EXTRAIT DE PAGE:
Nous ne traînons pas dans le coin, d’autant plus qu’il faut maintenant entamer une remontée.
Le Forau est en vue. Effectivement, rien ne coule dans la vallée.
En plus de constituer une curiosité géologique, ce site est d’une grande beauté.
Il faut imaginer que, lors de son parcours souterrain, l’eau prend une direction opposée à celle qu’elle a suivie jusque ici. Totalement surprenant et contraire à la logique !
Une fois au fond du trou, l’eau s’infiltre dans un lit de sable en quelques dizaines de mètres.
Au dessus de la cascade, il y a du monde : ce replat devrait s’appeler « Aiguallut-plage »...
Nous devons maintenant continuer à monter vers le Coll de Toro : avec les panneaux, impossible de se tromper...
Derrière, la Maladetta est toujours dans les nuages.
En partie dans embrumés aussi, le Pic de Sauvegarde, celui de la Mine et le Port de Venasque entre les deux. Là, c’est la frontière et l’Hospice de France est derrière, mais très bas.
Le col et toujours des touristes.

DONNÉES SUIVANTES:

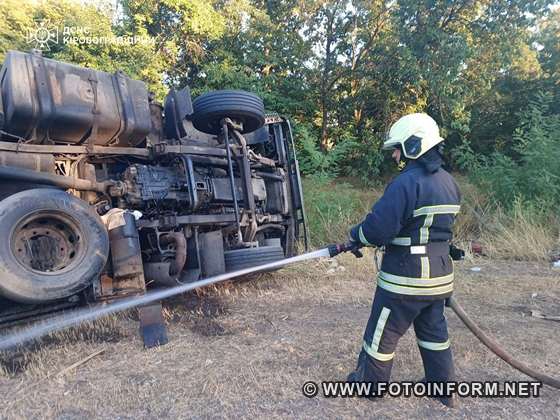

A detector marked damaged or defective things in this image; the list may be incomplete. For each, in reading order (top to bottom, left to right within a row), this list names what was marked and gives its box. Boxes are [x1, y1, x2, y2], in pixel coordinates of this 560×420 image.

overturned truck [0, 50, 308, 324]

CONSIGNE: Pouvez-vous recopier à l'identique, dans le récit de randonnée ci-dessus, le passage allant de « Le Forau est » jusqu'à « dizaines de mètres. » ?

EXERCICE RÉALISÉ:
Le Forau est en vue. Effectivement, rien ne coule dans la vallée.
En plus de constituer une curiosité géologique, ce site est d’une grande beauté.
Il faut imaginer que, lors de son parcours souterrain, l’eau prend une direction opposée à celle qu’elle a suivie jusque ici. Totalement surprenant et contraire à la logique !
Une fois au fond du trou, l’eau s’infiltre dans un lit de sable en quelques dizaines de mètres.